--- start of EXCERPTED TEXT ---

Panda Girl on the Run

"…if I can't run, I can't eat…"

Browsing Posts tagged winter

To paraphrase a quote from the movie, “Chariots of Fire”, I believe God made me for a reason or a purpose and He also made me love running. When I run, I imagined Him saying “Go on Crestina and don’t think about how slow you are, just run.” I’m not being religious or anything but this is what I feel every time I go for  a run. And today was no different and was even made more special. Perhaps to some, running on Christmas morning is an overkill, especially to those who don’t run. But for me, it’s my way of saying thanks and not only because its Christmas. I run because I can. To be able to do so and love it as much , is I think one of the best Christmas present I ever had. And I’m grateful. Sure, like everybody else, I want things too, but then, that’s another story.

Today is my first time to run on Christmas morning. I had the chance so I grabbed it. Fortunately, I had a decent sleep last night, although I tried to stay up late to wait for  Santa, but it didn’t happen.  And I didn’t binge on food and drinks so I’m good to go the next morning. After two cups of coffee and a gel, I’m off.

I ran on Christmas morning and I liked it! ;)

I decided to do  the “loop” because I have plenty of time to stay out longer. And so I did that. Practically, I’m the only person on the road, except for an occasional car or two. At one point, I saw a dog, on the other side of the road, ambled towards me. I slowed down to a walk. There’s usually a person walking  the dog and it is rare for one to just wander on the road. In cases like this, I am wary and extra-careful. The dog continued on its way and so I continued on mine. A few times I looked behind me, just to make sure it’s not there.

People who know me would think that I love running so much because I don’t want to get fat or I want to lose weight. I sure do want to lose weight because I know I can run faster when I’m lighter. But if that’s the only reason that I like to run ( I mean, just to lose weight and all. ), I don’t think I’d be running as much as I do now and enjoy it.

I love running for reasons that I can’t articulate enough  and that goes beyond the physical aspect of it. And it doesn’t really matter because I don’t need to explain why. I find that running is an antidote for despair, discontent and any other negative feelings. I read a quote somewhere that says there’s nothing that a long run can’t cure ( or something like that ). I’m not saying that I always have to run a certain X miles for a certain length of time on any given day. To me, running just because, is enough. I run for fun and the “high” it gives me. Hence, my dislike of the word “training”. When I have a race or en event coming up, I don’t “train”,  I run. Quite a few times, I’ve been told I’m crazy but I’m not sure if they meant it as a compliment. Although I wonder how telling someone they’re crazy can be construed as a compliment, I’m curious.

Anyway, I’m so happy that I get to go for a run on Christmas day. I’m way beyond stoked. My left foot is sore and all. You have no idea how tiring a run can be. But then, I never feel so happy and alive when I’m out there on the road, that a little discomfort fails in comparison to the  ”high”, running gives me. Not to mention the wonders it does to my brain.

Running is and will always be awesome, especially the ones you do on Christmas day. I am forever thankful of this gift.

Merry Christmas!!!!


Wobble on Panda. :)

--- end of EXCERPTED TEXT ---
--- start of AVAILABLE DATA ---

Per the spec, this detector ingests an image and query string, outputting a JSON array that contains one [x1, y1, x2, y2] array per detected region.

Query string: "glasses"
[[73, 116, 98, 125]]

--- end of AVAILABLE DATA ---

→ **PROBLEMS TO WORK ON**:
(A) Return the stretch of the Christmas-morning running post from "Running is and" through "on Panda. :)", word for word.
(B) Answer these about the Christmas-morning running post:
(i) What did the writer have before setting off?
(ii) What animal did the writer see on the other side of the road?
(iii) Which word does the writer say she dislikes?
(C) Continue the Christmas-morning running post from where it stops.
The listing isn't needed for anything here.

→ **ANSWERS PROVIDED**:
(A)
Running is and will always be awesome, especially the ones you do on Christmas day. I am forever thankful of this gift.

Merry Christmas!!!!


Wobble on Panda. :)

(B)
(i) Two cups of coffee and a gel.
(ii) A dog.
(iii) "Training."

(C)
When I first realized that I had to move to another country far different from where I was born and grew up, I was both excited and reluctant to go. One of the things that concerned me at that time was, of course, my running. Especially during winter, I mean, how am I suppose to run when there’s snow and all. I just started running and I feared that my new-found passion would be lost amidst the shuffle and craziness of adjusting to a new country and life.

Three winters later, I found out that I worried for nothing. I live somewhere in Vancouver Island, British Columbia, where we only get snow from time to time, if we’re lucky. But not as much or as heavy compared to the other parts of Canada. It is rain that I have to contend with and sometimes, on a daily basis. I learned to like it somehow. I’d rather it’d be raining on any given day.

A day like this is more than welcome. :)

It’s winter and the fact that I still get to go out there and run, never fails to amaze me. I always thought that during this time of the year, it snows everyday and the sun is nowhere to be found. Imagine my surprise and wonder,  when I was proven wrong. I was like, this is cool. Sometimes, when it is a sunny day and I’m out, running, I slowed down, looked up at the skies, with eyes closed and basked in the warmth of the sun against my face. For awhile there, I thought I’m back home but then, my cold and numb hands tells me otherwise.

At first, I was keen on properly preparing myself for winter runs. Like screws for my runners ( for traction ); running mitts; toque; running tights—basically, to keep myself warm and dry. Turned out I was way over my head with worrying too much. I have yet to run on snow so I don’t need screws for my shoes. Although I’m fond of my running tights now. It helps keep the cold at bay. I use my running mitts when it’s really cold. I learned to dress in layers and have a bright-colored outer one for visibility. On a side note, a warm shower after a chilly jaunt on the road is heaven. ;)

“In the depths of winter I finally learned there was in me an invincible summer.” – Albert Camus

Where I’m at now, I’m glad that the climate is not that extreme. It’s cold and chilly most of the time but I adapted to it. There are days when I can go out without the need for a jacket or coat. As for the rain, well, it won’t go away.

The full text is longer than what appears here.